# the hooligans...........



## colliemerles (Nov 2, 2007)

_these two partners in crime, have been very naughty today, thank goodness they are both asleep at the moment,_


----------



## colliemerles (Nov 2, 2007)

_and here is the well behaved crew,,,,,_


----------



## Cleo38 (Jan 22, 2010)

But being as gorgeous as they are I'll bet they are forgiven quickly!!!


----------



## LadyRedLainey (Apr 7, 2009)

aww brilliant pictures of your misbehaving and behaving crew hehehe  

x


----------



## Dally Banjo (Oct 22, 2009)

MC's misbehaveing :blink: :blink: surly not Singing:


----------



## colliemerles (Nov 2, 2007)

Cleo38 said:


> But being as gorgeous as they are I'll bet they are forgiven quickly!!!


_one look at their little faces, and all is forgiven ...,,,_


----------



## Mo1959 (Mar 31, 2012)

I think you must be mistaken........they look so innocent


----------



## JordanRose (Mar 10, 2012)

Surely not- they're the most innocent looking cats I've ever seen!  

Good job they're so cute sometimes isn't it! Rusty's getting mahoosive!! :001_wub:


----------



## coral. (May 11, 2011)

awwwww bless what have the lil buggers been upto ? 
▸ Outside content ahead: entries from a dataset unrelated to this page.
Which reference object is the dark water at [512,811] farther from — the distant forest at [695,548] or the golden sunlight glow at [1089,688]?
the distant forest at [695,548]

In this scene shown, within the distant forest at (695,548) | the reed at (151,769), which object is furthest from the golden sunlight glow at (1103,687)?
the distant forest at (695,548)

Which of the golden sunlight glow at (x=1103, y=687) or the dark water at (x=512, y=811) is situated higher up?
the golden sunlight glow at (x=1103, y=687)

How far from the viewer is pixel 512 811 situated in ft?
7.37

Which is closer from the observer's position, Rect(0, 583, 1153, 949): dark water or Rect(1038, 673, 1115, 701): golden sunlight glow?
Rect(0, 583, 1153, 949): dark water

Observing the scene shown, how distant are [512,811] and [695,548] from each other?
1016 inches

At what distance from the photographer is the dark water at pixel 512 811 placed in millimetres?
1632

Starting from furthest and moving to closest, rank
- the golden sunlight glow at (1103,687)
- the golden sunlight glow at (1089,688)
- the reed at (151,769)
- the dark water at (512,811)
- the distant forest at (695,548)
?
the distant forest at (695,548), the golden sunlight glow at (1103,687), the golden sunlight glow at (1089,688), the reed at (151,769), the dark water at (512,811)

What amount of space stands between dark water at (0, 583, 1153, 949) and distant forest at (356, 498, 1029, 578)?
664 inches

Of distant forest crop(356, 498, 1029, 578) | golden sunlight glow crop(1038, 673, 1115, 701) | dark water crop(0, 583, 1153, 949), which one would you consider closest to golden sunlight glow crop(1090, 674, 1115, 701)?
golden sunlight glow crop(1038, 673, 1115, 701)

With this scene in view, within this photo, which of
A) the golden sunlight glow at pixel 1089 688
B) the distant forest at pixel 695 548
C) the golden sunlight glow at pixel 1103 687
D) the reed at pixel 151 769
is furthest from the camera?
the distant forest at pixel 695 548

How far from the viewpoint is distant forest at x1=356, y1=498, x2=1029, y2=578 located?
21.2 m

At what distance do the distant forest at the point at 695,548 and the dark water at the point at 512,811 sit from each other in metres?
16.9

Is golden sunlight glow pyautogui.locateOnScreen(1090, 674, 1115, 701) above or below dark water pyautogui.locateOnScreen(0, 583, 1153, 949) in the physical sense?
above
they all have innocent faces there, so im sure they have been behaving 
beautiful pictures!


----------



## ellsbells0123 (Oct 4, 2011)

They are georgous xXx


----------



## raggs (Aug 3, 2008)

How can you say such a thing !!!!!!.......MC's are never bad....
Rusty is really looking gorgeous now Lorraine, keep up the good work........Chris


----------